Workday Plunges Most Since 2012 as Oracle Competition Grows – Bloomberg Business
Workday Inc., the cloud-based software provider facing competition from Oracle Corp., dropped the most since the company went public in October 2012 after forecasting a slowdown in billings growth.
Billings expansion decelerated to 30 percent in the fiscal first quarter, after growing 72 percent on a year-over-year basis last quarter. The company said the billing measure will increase 35 percent for the full year, compared with a 69 percent rise in the latest fiscal year.
Workday fell 11 percent to $82 at 4 p.m. in New York, for the fourth-biggest decline in the Russell 3000 Index. The stock had advanced 13 percent this year through yesterday.
The Pleasanton, California-based company, along with other firms in the cloud-based human resources sector, are having to stave off an increased presence in the market by larger enterprise-software companies like Oracle, Derrick Wood, an analyst at Susquehanna International Group, wrote in a client note Wednesday.
Oracle founder Larry Ellison said in a March 17 earnings call that his company intends to be the biggest provider of server-based enterprise resource planning systems.
“We are on our way to building the largest ERP business in the cloud,” he said.
Stretched Stock
After rallying since March, Workday’s stock price may also be overextended, according to Katherine Egbert, an analyst at Jefferies & Co.
“Investors are likely to focus on the deceleration in the key billings growth metric,” Egbert wrote in a note to clients. “At the current valuation, most potential upside seems already priced into the stock.”
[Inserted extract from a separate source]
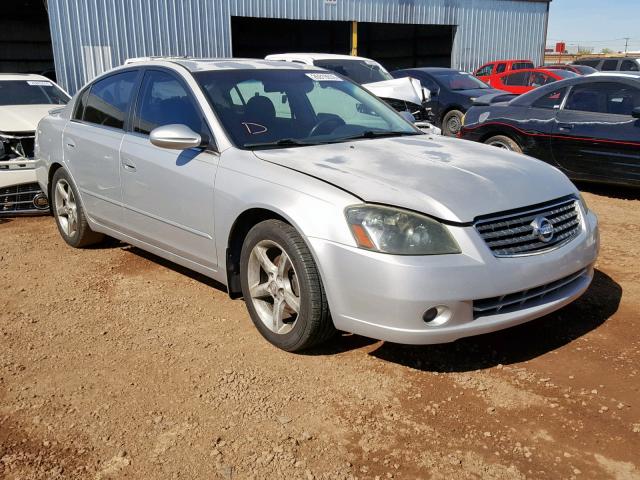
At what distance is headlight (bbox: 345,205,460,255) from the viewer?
2.88 meters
Workday was downgraded to hold from buy on Wednesday by Cross Research, while Piper Jaffray and Susquehanna International Group lowered their respective price targets on the stock.
There will be “a bit of a cap on the shares” until Workday is able to translate new clients into “sustained billings acceleration,” Kirk Materne, an analyst at Evercore Partners in New York, wrote in a client note.